Data for this task Block Start
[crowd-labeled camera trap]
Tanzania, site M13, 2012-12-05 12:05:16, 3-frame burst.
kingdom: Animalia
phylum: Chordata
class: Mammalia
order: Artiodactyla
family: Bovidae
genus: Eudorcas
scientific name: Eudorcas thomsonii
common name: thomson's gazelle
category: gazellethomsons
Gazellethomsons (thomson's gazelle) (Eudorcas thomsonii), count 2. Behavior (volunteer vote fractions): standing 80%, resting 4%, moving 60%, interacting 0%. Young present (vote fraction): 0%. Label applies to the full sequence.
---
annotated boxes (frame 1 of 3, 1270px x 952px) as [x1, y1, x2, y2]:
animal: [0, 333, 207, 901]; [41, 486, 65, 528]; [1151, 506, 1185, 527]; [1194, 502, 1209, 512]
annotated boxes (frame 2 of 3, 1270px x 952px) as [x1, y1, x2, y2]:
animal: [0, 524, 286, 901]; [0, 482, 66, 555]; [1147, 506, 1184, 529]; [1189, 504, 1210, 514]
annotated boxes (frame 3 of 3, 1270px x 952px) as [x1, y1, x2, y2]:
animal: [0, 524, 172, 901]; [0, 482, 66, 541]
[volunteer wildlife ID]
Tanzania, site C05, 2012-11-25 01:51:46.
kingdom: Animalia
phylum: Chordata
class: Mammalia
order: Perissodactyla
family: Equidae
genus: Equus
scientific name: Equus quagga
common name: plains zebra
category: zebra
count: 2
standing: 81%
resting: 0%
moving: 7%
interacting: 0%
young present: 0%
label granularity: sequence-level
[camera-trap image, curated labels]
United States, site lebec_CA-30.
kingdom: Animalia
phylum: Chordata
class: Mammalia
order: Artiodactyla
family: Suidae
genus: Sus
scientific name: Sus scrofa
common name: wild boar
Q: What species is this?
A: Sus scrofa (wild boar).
Data for this task Block End
## [Work instruction]
Copy out all of the records, keeping every line identical.

## [Your response]
[crowd-labeled camera trap]
Tanzania, site M13, 2012-12-05 12:05:16, 3-frame burst.
kingdom: Animalia
phylum: Chordata
class: Mammalia
order: Artiodactyla
family: Bovidae
genus: Eudorcas
scientific name: Eudorcas thomsonii
common name: thomson's gazelle
category: gazellethomsons
Gazellethomsons (thomson's gazelle) (Eudorcas thomsonii), count 2. Behavior (volunteer vote fractions): standing 80%, resting 4%, moving 60%, interacting 0%. Young present (vote fraction): 0%. Label applies to the full sequence.
---
annotated boxes (frame 1 of 3, 1270px x 952px) as [x1, y1, x2, y2]:
animal: [0, 333, 207, 901]; [41, 486, 65, 528]; [1151, 506, 1185, 527]; [1194, 502, 1209, 512]
annotated boxes (frame 2 of 3, 1270px x 952px) as [x1, y1, x2, y2]:
animal: [0, 524, 286, 901]; [0, 482, 66, 555]; [1147, 506, 1184, 529]; [1189, 504, 1210, 514]
annotated boxes (frame 3 of 3, 1270px x 952px) as [x1, y1, x2, y2]:
animal: [0, 524, 172, 901]; [0, 482, 66, 541]
[volunteer wildlife ID]
Tanzania, site C05, 2012-11-25 01:51:46.
kingdom: Animalia
phylum: Chordata
class: Mammalia
order: Perissodactyla
family: Equidae
genus: Equus
scientific name: Equus quagga
common name: plains zebra
category: zebra
count: 2
standing: 81%
resting: 0%
moving: 7%
interacting: 0%
young present: 0%
label granularity: sequence-level
[camera-trap image, curated labels]
United States, site lebec_CA-30.
kingdom: Animalia
phylum: Chordata
class: Mammalia
order: Artiodactyla
family: Suidae
genus: Sus
scientific name: Sus scrofa
common name: wild boar
Q: What species is this?
A: Sus scrofa (wild boar).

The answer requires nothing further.